**Written request**: Format every line of the listing below as a numbered list, leaving out the blank lines.

**Items**:

● ● ● ● ● ● ●

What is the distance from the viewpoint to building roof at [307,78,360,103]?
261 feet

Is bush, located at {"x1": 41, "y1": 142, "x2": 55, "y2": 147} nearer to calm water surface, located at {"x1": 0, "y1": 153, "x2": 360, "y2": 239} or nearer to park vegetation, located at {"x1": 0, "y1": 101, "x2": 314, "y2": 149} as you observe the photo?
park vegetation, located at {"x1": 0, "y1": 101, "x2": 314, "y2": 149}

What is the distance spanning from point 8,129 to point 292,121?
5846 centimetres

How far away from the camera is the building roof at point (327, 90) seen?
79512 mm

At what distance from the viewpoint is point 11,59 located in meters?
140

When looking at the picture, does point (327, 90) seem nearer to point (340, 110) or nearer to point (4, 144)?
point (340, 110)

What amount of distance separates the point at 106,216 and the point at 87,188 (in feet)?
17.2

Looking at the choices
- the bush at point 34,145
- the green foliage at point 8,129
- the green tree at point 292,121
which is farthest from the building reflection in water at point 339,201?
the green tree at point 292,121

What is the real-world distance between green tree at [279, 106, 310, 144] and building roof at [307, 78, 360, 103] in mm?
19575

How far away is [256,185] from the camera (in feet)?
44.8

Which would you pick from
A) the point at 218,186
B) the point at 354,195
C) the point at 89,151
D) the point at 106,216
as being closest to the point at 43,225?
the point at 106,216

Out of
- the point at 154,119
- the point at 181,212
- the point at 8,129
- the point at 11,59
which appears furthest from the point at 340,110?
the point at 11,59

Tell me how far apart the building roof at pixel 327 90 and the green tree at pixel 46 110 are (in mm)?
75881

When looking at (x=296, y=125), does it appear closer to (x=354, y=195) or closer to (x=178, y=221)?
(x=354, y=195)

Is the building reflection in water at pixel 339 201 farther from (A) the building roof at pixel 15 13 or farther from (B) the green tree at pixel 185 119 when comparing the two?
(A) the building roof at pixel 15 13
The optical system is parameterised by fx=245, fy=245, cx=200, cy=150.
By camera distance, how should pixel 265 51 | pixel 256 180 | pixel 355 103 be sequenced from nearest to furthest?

● ● ● ● ● ● ●

**Solution to this problem**:
1. What is the distance from the viewpoint to building roof at [307,78,360,103]?
2. 261 feet
3. Is bush, located at {"x1": 41, "y1": 142, "x2": 55, "y2": 147} nearer to calm water surface, located at {"x1": 0, "y1": 153, "x2": 360, "y2": 239} or nearer to park vegetation, located at {"x1": 0, "y1": 101, "x2": 314, "y2": 149} as you observe the photo?
4. park vegetation, located at {"x1": 0, "y1": 101, "x2": 314, "y2": 149}
5. What is the distance spanning from point 8,129 to point 292,121?
6. 5846 centimetres
7. How far away from the camera is the building roof at point (327, 90) seen?
8. 79512 mm
9. At what distance from the viewpoint is point 11,59 located in meters?
10. 140
11. When looking at the picture, does point (327, 90) seem nearer to point (340, 110) or nearer to point (4, 144)?
12. point (340, 110)
13. What amount of distance separates the point at 106,216 and the point at 87,188 (in feet)?
14. 17.2
15. Looking at the choices
16. - the bush at point 34,145
17. - the green foliage at point 8,129
18. - the green tree at point 292,121
19. which is farthest from the building reflection in water at point 339,201?
20. the green tree at point 292,121
21. What is the real-world distance between green tree at [279, 106, 310, 144] and building roof at [307, 78, 360, 103] in mm?
22. 19575
23. How far away is [256,185] from the camera (in feet)?
24. 44.8
25. Which would you pick from
26. A) the point at 218,186
27. B) the point at 354,195
28. C) the point at 89,151
29. D) the point at 106,216
30. as being closest to the point at 43,225?
31. the point at 106,216
32. Out of
33. - the point at 154,119
34. - the point at 181,212
35. - the point at 8,129
36. - the point at 11,59
37. which appears furthest from the point at 340,110?
38. the point at 11,59
39. Tell me how far apart the building roof at pixel 327 90 and the green tree at pixel 46 110 are (in mm)?
40. 75881
41. When looking at (x=296, y=125), does it appear closer to (x=354, y=195) or closer to (x=178, y=221)?
42. (x=354, y=195)
43. Is the building reflection in water at pixel 339 201 farther from (A) the building roof at pixel 15 13 or farther from (B) the green tree at pixel 185 119 when comparing the two?
44. (A) the building roof at pixel 15 13
45. The optical system is parameterised by fx=245, fy=245, cx=200, cy=150.
46. By camera distance, how should pixel 265 51 | pixel 256 180 | pixel 355 103 be sequenced from nearest to furthest?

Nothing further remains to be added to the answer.